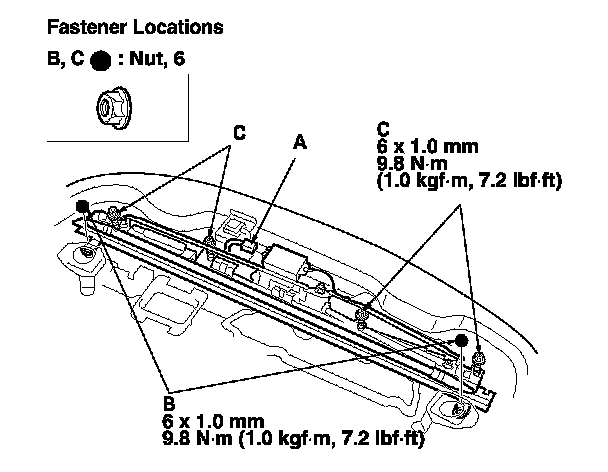 Fastener Locations

B, C ● : Nut, 6

C

A

C
6 x 1.0 mm
9.8 N·m
(1.0 kgf·m, 7.2 lbf·ft)

B
6 x 1.0 mm
9.8 N·m (1.0 kgf·m, 7.2 lbf·ft)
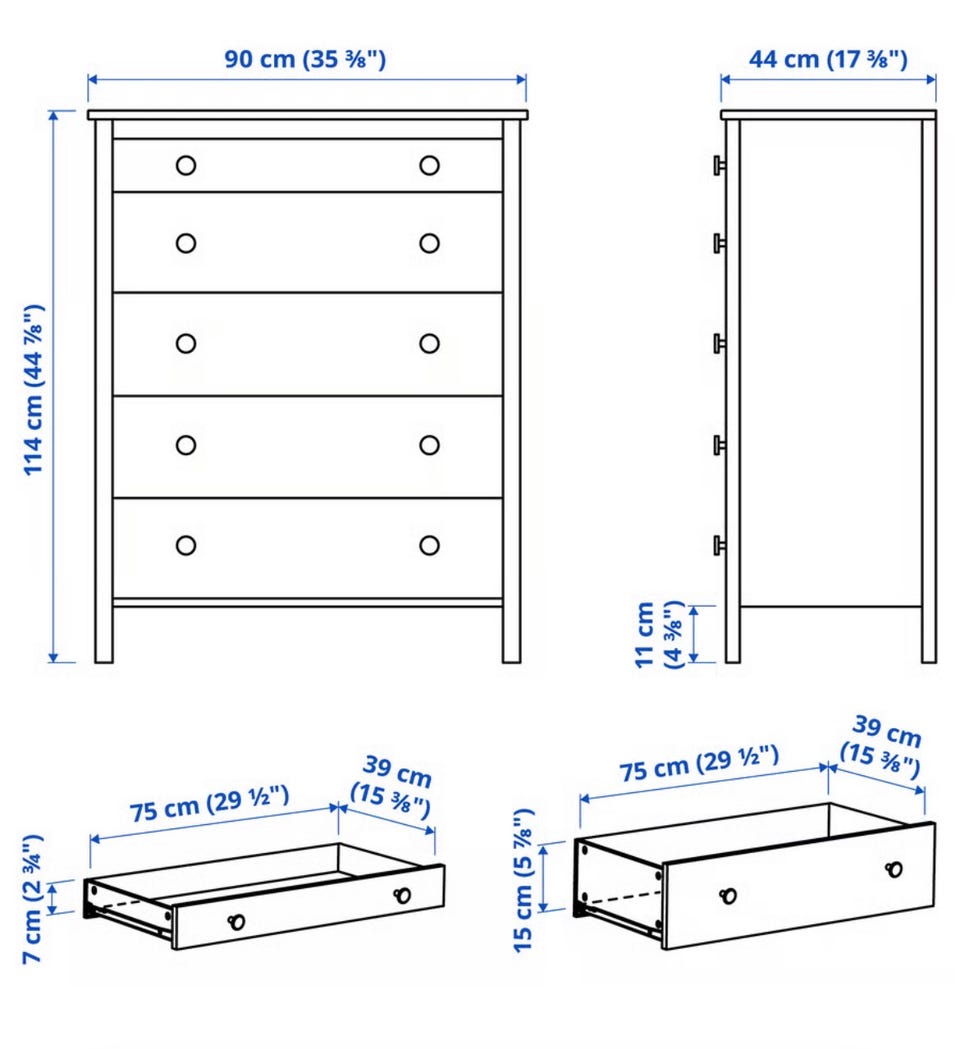 90 cm (35 ⅜")

44 cm (17 ⅜")

114 cm (44 ⅞")

11 cm (4 ⅜")

75 cm (29 ½")

39 cm (15 ⅜")

7 cm (2 ¾")

75 cm (29 ½")

39 cm (15 ⅜")

15 cm (5 ⅞")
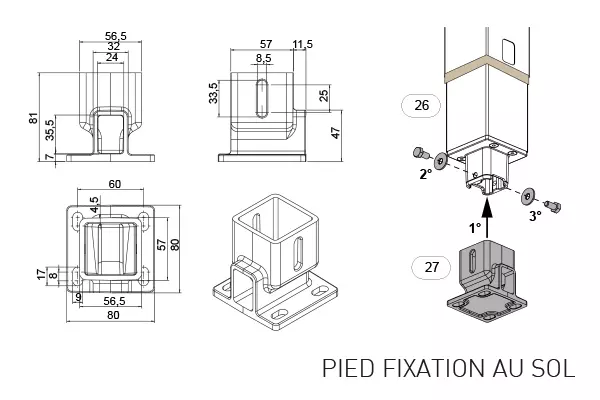 56,5
32
24
81
35,5
7

57
11,5
8,5
33,5
25
47

60
4,5
57
80
17
8
9
56,5
80

26
2°
3°
1°
27

PIED FIXATION AU SOL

◆ ◆ ◆ ◆ ◆ ◆ ◆

WORK TASK: Before copying the data, remove the pictures. Then repeat the rest exactly.

SOLUTION TO THIS TASK:
 Fastener Locations

B, C ● : Nut, 6

C

A

C
6 x 1.0 mm
9.8 N·m
(1.0 kgf·m, 7.2 lbf·ft)

B
6 x 1.0 mm
9.8 N·m (1.0 kgf·m, 7.2 lbf·ft)
 90 cm (35 ⅜")

44 cm (17 ⅜")

114 cm (44 ⅞")

11 cm (4 ⅜")

75 cm (29 ½")

39 cm (15 ⅜")

7 cm (2 ¾")

75 cm (29 ½")

39 cm (15 ⅜")

15 cm (5 ⅞")
 56,5
32
24
81
35,5
7

57
11,5
8,5
33,5
25
47

60
4,5
57
80
17
8
9
56,5
80

26
2°
3°
1°
27

PIED FIXATION AU SOL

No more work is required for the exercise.